This post comes after the “botched” execution of a death-row inmate in Oklahoma on April 29th, which, instead of quickly killing him, gave him a long and painful death resulting from a heart attack (source).
This story has inevitably led to questions as to the legitimacy of the death sentence. Should Christians support the death sentence? This is such a controversial issue, which is why I will leave this question up to two theologians that I respect.
Southern Seminary leader Al Mohler affirms that the death penalty, being rooted in the Noahic Covenant, should be supported. “The death penalty was explicitly grounded in the fact that God made every individual human being in his own image”. This is very true. Every human is made in the image of God, and therefore, should not be killed. A murderer is found not only taking a life, but defacing the very image of God. Mohler also affirms that “in the New Testament, the Apostle Paul instructs Christians that the government ‘does not bear the sword in vain.’ Indeed, in this case the magistrate ‘is the servant of God, an avenger who carries out God’s wrath on the evildoer’ [Romans 13:4]”. In other words, God himself uses human government to punish those who murder, which implies capital punishment.
Mohler then considers the justice system in America as corrupt in some cases (I heartily agree), and that not all cases of murder should lead to the death sentence. He also says that in a just legal system, all peoples, not just the rich, should get a fair trial (again, agreed).
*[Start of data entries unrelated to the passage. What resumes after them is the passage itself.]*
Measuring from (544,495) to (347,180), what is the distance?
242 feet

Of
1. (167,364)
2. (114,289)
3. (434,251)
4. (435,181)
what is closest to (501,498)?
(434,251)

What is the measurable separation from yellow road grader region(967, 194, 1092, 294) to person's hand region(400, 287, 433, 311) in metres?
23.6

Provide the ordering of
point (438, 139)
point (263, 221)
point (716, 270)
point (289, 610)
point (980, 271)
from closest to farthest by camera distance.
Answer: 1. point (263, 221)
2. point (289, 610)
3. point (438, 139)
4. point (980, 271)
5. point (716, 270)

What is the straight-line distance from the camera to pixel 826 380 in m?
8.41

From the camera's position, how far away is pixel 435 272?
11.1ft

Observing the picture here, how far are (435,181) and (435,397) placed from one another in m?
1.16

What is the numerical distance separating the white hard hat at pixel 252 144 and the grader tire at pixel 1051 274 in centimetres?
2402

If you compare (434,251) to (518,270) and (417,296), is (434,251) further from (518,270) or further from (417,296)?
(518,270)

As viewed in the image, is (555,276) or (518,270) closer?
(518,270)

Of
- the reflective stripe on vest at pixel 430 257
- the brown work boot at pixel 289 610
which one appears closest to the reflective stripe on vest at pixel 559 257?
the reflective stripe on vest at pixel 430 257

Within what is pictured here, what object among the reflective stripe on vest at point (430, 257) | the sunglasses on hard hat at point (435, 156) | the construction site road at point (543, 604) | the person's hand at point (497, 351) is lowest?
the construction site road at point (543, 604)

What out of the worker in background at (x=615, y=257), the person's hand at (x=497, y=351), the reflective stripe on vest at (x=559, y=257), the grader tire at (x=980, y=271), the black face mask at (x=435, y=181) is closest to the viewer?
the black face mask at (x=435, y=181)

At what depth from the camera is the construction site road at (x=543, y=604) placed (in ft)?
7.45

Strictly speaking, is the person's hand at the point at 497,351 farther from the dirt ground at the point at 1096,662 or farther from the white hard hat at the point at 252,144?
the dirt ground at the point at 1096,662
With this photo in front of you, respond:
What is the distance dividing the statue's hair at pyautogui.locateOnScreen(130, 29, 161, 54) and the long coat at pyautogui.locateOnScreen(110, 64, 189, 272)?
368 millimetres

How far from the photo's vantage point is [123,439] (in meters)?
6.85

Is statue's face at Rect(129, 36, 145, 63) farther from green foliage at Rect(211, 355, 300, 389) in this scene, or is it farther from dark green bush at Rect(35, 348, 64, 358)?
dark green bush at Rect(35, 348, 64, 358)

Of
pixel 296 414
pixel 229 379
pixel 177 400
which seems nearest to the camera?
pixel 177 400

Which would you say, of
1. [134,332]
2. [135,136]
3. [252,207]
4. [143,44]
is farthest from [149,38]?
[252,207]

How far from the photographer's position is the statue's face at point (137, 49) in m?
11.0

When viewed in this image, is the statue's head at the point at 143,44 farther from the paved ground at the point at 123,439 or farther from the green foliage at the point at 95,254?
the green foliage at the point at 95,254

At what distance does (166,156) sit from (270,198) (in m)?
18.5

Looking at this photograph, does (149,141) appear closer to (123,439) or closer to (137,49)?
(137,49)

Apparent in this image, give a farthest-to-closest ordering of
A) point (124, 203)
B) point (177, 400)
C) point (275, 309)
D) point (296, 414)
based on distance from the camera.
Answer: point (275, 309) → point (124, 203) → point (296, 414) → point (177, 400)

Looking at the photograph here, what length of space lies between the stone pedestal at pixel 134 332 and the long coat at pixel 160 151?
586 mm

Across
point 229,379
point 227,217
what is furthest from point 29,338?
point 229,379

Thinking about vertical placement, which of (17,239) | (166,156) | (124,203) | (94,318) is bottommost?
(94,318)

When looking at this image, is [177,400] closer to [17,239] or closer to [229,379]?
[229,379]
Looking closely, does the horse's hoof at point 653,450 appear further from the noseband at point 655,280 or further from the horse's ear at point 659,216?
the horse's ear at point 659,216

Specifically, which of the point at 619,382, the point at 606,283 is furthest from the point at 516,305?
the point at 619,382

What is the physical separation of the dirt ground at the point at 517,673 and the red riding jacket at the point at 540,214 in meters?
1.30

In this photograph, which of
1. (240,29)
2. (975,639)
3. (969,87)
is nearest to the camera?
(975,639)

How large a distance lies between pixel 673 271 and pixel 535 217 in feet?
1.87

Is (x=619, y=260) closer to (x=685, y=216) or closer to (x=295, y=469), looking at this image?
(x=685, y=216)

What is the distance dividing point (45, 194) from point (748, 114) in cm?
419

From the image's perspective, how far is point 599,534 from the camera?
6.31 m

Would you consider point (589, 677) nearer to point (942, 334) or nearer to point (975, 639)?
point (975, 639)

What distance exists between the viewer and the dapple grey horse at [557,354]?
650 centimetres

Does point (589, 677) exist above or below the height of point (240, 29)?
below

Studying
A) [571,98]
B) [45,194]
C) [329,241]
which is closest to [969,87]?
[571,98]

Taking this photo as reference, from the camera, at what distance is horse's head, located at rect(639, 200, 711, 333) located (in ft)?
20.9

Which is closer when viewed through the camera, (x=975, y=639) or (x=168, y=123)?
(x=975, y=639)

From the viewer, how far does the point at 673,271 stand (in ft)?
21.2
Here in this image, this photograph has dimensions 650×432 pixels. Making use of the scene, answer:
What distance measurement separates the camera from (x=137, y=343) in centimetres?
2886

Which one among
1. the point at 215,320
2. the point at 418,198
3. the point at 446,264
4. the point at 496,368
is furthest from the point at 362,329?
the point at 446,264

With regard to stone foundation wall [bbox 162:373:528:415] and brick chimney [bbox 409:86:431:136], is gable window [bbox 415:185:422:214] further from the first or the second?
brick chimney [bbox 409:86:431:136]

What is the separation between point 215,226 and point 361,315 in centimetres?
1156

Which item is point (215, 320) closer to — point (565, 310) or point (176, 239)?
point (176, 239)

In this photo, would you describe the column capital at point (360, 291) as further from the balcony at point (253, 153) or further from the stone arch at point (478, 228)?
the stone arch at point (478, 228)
Mohler concludes that “Christian thinking about the death penalty must begin with the fact that the Bible envisions a society in which capital punishment for murder is sometimes necessary, but should be exceedingly rare”. You can read the rest of the article here: http://religion.blogs.cnn.com/2014/05/01/why-christians-should-support-the-death-penalty/
Another theologian that I like disagrees with Mohler, however. Theologian and seminary teacher Roger Olson takes exception with Mohler based on the fact that America is not built (it maybe at one time was, but it is no longer, I suppose) on Biblical principles. He says, “Mohler seems to believe that IF the Bible calls for something American government should practice it. That’s a huge leap off the pages of the Old Testament to modern, secular government”. I actually agree with this point, though I don’t like where Olson takes it. Mohler assumes that America should run on biblical principles, which Olson rightly asserts could lead to the mindset that America should be a “‘Christian Reconstructionist’s theocracy”. Should Christians want a type of postmillennial Christianized society? I agree with Olson in saying , “no”. Nor should we ever expect that–in fact that Bible makes it clear that the culture all throughout the world will only digress.
Olson takes the argument too far however in saying, “the Old Testament ‘clearly calls for’ many things—including capital punishment for a broad range of offenses including adolescent rebellion against parents. Certainly for idolatry. Does Mohler think we, as a whole society, should then expand the death penalty for all the offenses for which it is called for in the Old Testament? I doubt it…”. I don’t like this because Olson is now comparing Mosaic law with the Noahic Covenant which came before that. The Mosaic Law applied only to the nation of Israel, while the Noahic mandate applied to everyone. Shouldn’t this delineation be made? I think so. Noah was not an Israelite, nor was Israel even in existence when he was alive — so why should we compare the Mosaic Law with this command? There should be a distinction.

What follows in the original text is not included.